Tem
decisoes que você tem que tomar sem aquele tempo mínimo de processamento
necessário para o cérebro dar o comando. Já lembrei aqui de tio Michel e de
como aprendi a lutar boxe com ele: a principal lição que tirei de todos os
meses ou anos de treinamento foi que o importante é bater primeiro. Vai haver o
confronto; não vacile, bata primeiro. O resto foi só treinar como bater. No
primeiro ano de faculdade, comecei a fazer Karate, era a luta da época. A
escola era a Brasil Karate Kiokai, ou algo parecido com isso. Achei que meu
mestre ia ser um japonês com cara de Bruce Lee, e me decepcionei, num primeiro
momento, quando conheci o Milton – cujo apelido era Séverino, um cearense de
cabeça chata, mas bom pra burro e que tinha sido campeão de várias competições
da época. O bicho andava pelas paredes, era incrível. Nunca mudei de faixa, não
levava jeito para a coisa. Começava o treinamento como karateca, e no meio da
luta eu estava lutando boxe. Mas valia pelos exercícios e os kátás, em que você
harmonizava o corpo com o espirito. Nunca entendi isso direito, mas era o que
repetiam até a exaustão. Mas, como no boxe, uma única coisa ficou gravada:
quando você resolver fazer uma coisa, vai fundo, não vacile. Quando dava
aqueles socos de cutelo para quebrar uma tábua, o mestre falava que a pior
coisa era você bater achando que a porra não iria quebrar. Nesse caso, não
quebrava mesmo, e toda energia cinética da sua mão, ao invés de ser dissipada
na tábua, era absorvida pela sua mão mesmo, e doía pra cacete.
Quando
me falaram que não existia nada que um magnum não parava, seja campeão de boxe
ou faixa preta de Karatê, comecei a fazer tiro ao alvo para posteriormente
tirar porte de arma e portar o magnum. De todo o treinamento, ficou um único
ensinamento: não aponte a arma para alguém se você não estiver disposto a
atirar. São procedimentos que devem se tornar automáticos, eliminando o tempo
de processamento. Sempre conversava sobre isso com Bea, e ela teve a
oportunidade, apesar de mulher, de colocar isso em prática. Os filhos estudavam
em São Paulo, eu estava na fazenda e ela, só com a cozinheira e sua filha de
colo. Quando ela ouviu esta última gritando desesperada, correu para a cozinha;
e quando saiu na área de serviço, deparou com a cena. A empregada com a filha
no colo longe da porta, e um negão trepado no muro entre ela e as duas. A casa
do lado, cujo muro fazia divisa, estava desabitada, e o ladrão, não encontrando
nada para roubar, resolveu pular o muro e entrar na nossa casa. Num primeiro
momento, para analisar o terreno, ele ficou em cima do muro. Não conhecia dona
Bea – que não vacilou, voltou para dentro, pegou meu revólver, um 38, cano de 6
polegadas e voltou para a cozinha.
Chegando lá e encontrando o artista ainda em cima do muro, falou:
– Desce daí, pois vai ser no três.
Como o cara não se mexeu, ela apontou o trêsoitão para o meio dos olhos do
ladrão e falou:
– É um... É dois...
O cara não se mexeu, e nisso ela engatilhou a arma. Antes de falar o "é
três", o bicho saltou de qualquer jeito de volta para a casa abandonada.
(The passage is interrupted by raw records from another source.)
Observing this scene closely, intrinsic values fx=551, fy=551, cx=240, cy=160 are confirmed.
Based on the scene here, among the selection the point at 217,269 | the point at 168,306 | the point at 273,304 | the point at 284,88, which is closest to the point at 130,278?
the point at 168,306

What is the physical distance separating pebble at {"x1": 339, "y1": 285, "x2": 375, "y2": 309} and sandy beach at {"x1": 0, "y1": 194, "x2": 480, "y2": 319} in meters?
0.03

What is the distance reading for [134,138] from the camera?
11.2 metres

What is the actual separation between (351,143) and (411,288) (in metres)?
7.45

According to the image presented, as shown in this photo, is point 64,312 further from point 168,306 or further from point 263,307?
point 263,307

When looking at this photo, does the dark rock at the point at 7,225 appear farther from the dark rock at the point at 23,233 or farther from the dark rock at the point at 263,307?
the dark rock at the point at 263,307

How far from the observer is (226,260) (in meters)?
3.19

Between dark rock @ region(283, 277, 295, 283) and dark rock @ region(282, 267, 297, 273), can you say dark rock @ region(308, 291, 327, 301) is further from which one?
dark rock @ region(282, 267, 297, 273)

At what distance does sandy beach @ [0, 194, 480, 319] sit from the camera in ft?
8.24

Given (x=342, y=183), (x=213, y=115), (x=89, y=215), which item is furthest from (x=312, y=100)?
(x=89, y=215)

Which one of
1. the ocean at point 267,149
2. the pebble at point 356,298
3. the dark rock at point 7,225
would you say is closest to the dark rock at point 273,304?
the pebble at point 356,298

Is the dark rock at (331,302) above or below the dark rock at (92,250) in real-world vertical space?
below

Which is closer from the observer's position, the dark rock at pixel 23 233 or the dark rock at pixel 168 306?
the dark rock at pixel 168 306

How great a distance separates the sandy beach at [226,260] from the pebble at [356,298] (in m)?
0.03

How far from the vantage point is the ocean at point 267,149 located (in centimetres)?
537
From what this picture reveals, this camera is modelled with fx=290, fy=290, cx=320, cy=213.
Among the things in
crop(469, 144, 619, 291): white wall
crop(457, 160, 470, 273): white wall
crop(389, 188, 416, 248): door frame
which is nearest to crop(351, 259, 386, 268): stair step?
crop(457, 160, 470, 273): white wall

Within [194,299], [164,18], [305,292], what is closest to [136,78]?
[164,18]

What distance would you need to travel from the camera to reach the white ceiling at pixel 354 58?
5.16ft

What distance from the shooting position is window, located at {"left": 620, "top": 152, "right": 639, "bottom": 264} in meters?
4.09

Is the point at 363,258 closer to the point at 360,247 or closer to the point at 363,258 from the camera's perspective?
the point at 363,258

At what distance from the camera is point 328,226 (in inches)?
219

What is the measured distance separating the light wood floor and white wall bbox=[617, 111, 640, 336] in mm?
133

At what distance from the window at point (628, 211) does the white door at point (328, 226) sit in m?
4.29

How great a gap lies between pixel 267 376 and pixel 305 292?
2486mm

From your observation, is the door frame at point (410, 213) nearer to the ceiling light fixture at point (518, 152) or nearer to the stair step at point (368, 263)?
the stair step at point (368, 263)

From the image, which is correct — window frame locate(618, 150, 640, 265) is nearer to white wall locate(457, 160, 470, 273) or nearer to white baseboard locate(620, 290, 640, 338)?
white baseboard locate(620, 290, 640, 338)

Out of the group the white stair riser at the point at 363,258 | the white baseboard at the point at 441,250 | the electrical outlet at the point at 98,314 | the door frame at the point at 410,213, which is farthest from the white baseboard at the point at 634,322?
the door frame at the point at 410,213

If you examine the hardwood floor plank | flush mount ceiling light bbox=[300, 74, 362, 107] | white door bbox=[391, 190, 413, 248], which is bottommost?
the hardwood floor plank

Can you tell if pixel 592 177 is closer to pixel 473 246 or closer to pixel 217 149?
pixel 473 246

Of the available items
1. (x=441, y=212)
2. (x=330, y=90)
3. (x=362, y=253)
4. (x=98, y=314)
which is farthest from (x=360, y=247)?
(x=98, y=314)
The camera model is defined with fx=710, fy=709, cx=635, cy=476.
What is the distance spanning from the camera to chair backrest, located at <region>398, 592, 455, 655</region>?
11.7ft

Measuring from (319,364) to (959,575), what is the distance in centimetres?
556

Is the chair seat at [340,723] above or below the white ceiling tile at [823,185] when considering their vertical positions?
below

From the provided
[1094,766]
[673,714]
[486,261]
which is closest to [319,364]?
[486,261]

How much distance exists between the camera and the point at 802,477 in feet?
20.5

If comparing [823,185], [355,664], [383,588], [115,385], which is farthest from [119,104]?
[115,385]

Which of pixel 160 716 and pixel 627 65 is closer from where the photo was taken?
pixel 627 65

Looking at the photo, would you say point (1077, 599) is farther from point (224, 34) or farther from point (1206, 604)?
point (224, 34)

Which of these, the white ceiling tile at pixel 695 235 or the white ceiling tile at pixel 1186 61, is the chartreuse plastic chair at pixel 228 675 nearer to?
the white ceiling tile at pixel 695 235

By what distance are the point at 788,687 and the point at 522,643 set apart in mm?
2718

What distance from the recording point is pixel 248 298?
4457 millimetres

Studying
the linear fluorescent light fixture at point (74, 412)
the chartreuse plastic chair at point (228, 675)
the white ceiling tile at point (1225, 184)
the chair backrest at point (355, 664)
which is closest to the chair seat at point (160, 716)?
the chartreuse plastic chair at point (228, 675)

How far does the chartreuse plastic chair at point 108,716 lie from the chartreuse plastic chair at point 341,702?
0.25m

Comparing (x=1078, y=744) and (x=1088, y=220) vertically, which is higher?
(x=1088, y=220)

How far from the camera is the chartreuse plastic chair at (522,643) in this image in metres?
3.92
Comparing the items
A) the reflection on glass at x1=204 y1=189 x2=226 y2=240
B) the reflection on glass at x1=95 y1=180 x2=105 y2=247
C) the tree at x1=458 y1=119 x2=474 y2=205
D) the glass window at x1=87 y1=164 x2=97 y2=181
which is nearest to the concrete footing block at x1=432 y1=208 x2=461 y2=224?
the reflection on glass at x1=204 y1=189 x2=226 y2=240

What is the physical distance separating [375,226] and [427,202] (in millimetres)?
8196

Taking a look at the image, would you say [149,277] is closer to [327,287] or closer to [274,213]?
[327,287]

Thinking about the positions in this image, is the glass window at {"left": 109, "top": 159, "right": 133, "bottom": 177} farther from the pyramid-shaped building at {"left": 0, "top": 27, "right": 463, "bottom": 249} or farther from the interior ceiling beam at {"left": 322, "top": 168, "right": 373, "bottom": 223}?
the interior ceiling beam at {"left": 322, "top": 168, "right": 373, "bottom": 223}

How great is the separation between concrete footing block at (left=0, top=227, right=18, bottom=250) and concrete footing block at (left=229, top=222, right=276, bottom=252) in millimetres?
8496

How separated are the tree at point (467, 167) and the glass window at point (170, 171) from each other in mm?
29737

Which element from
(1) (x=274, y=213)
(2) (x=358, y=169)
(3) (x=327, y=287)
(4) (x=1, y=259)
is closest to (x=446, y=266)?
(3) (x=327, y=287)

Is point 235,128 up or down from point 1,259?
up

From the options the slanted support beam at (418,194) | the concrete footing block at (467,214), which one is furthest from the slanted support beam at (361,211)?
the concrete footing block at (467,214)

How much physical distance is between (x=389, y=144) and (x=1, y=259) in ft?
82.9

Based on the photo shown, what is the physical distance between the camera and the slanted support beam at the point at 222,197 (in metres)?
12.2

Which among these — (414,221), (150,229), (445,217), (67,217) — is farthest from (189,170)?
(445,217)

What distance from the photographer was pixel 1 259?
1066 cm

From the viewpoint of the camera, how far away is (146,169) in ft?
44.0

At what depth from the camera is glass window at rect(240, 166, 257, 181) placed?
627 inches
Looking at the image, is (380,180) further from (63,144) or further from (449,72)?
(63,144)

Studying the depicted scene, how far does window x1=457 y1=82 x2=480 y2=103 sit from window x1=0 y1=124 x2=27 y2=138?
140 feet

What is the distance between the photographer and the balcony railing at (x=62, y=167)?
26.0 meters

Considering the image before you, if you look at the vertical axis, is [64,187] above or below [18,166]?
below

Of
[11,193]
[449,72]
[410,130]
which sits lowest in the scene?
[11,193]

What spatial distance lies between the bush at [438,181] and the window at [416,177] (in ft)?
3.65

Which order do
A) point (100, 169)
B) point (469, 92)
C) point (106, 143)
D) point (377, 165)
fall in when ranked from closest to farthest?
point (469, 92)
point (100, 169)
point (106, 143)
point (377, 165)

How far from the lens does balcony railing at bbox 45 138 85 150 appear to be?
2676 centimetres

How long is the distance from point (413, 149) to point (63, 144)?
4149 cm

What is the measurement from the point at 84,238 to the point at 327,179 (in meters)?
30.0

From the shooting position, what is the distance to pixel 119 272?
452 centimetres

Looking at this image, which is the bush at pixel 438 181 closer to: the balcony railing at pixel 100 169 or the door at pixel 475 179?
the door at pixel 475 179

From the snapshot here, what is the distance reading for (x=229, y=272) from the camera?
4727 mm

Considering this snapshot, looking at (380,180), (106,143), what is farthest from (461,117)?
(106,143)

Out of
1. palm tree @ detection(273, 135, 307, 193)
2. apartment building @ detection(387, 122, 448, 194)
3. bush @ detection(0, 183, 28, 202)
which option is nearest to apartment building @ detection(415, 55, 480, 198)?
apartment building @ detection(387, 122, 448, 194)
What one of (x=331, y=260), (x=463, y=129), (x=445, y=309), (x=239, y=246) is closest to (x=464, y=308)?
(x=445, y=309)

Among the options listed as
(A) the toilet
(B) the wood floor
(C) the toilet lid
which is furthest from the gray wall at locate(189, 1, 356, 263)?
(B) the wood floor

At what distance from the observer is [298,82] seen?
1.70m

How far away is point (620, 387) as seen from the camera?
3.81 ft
Ele tinha certeza que ela ia atirar, e eu também.
Recolheu a empregada com a filha para dentro da casa, trancou a porra da
cozinha e deixou o ladrão e a coragem do lado de fora. Estava tão nervosa que
não conseguia desengatilhar a arma. Teve que chamar Pedro, seu irmão, para
fazer isso e verificar se o cara tinha ido embora. Não só foi, como nunca mais
voltou.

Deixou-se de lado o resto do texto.